> **WHAT IS BEING ASKED**
Can you return, word for word, the part that opens with the line containing "In this scene" and closes with the line containing "513 centimetres", including both of those lines and nothing more?

** Start of DATA PROVIDED **

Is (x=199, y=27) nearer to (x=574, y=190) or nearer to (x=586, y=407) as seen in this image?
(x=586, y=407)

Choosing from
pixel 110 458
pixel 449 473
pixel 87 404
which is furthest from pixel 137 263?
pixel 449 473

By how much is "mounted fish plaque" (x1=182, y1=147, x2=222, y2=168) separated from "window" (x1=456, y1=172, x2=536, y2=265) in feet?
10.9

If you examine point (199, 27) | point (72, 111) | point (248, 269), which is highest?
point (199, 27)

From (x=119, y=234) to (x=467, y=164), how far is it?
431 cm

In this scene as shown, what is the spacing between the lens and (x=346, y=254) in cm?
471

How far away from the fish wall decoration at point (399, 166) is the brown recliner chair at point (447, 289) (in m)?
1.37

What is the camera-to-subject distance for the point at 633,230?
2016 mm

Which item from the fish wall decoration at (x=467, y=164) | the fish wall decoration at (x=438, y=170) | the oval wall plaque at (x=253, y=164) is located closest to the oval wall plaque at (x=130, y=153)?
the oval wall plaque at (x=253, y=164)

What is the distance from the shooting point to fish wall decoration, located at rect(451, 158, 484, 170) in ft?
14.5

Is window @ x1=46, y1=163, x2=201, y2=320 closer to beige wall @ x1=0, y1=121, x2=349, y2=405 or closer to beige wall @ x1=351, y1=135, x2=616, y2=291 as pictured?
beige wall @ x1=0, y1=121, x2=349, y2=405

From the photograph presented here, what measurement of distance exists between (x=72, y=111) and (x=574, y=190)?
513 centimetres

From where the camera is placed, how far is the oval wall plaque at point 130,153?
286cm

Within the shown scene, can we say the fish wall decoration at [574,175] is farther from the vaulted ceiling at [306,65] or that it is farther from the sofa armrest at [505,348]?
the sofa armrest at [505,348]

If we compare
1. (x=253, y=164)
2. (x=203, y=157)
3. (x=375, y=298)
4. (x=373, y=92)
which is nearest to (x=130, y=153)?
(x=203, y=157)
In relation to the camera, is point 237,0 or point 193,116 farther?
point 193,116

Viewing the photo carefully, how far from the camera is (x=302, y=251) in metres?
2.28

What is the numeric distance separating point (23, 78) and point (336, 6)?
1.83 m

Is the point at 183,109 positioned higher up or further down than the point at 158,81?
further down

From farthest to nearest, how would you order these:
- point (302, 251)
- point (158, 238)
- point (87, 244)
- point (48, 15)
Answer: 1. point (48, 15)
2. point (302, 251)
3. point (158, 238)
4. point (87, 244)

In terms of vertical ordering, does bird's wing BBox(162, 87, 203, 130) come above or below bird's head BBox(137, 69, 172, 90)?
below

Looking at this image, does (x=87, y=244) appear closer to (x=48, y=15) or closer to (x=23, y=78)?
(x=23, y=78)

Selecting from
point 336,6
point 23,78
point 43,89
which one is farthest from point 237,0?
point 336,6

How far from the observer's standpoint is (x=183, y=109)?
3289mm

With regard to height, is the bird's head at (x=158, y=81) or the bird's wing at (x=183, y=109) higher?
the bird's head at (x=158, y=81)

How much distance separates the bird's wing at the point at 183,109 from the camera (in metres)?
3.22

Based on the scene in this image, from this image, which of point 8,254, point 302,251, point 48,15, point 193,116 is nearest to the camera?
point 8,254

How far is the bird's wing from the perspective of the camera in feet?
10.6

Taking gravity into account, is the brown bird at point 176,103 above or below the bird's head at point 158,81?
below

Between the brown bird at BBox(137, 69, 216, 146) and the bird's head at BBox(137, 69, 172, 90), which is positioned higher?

** End of DATA PROVIDED **

> **RESULT OF THIS EXERCISE**
In this scene as shown, what is the spacing between the lens and (x=346, y=254) in cm?
471

How far away from the fish wall decoration at point (399, 166) is the brown recliner chair at point (447, 289) (in m)?
1.37

What is the camera-to-subject distance for the point at 633,230?
2016 mm

Which item from the fish wall decoration at (x=467, y=164) | the fish wall decoration at (x=438, y=170) | the oval wall plaque at (x=253, y=164) is located closest to the oval wall plaque at (x=130, y=153)?
the oval wall plaque at (x=253, y=164)

What is the distance from the shooting point to fish wall decoration, located at rect(451, 158, 484, 170) in ft?
14.5

Is window @ x1=46, y1=163, x2=201, y2=320 closer to beige wall @ x1=0, y1=121, x2=349, y2=405 or closer to beige wall @ x1=351, y1=135, x2=616, y2=291 as pictured?
beige wall @ x1=0, y1=121, x2=349, y2=405

From the photograph presented here, what measurement of distance exists between (x=72, y=111) and (x=574, y=190)?
513 centimetres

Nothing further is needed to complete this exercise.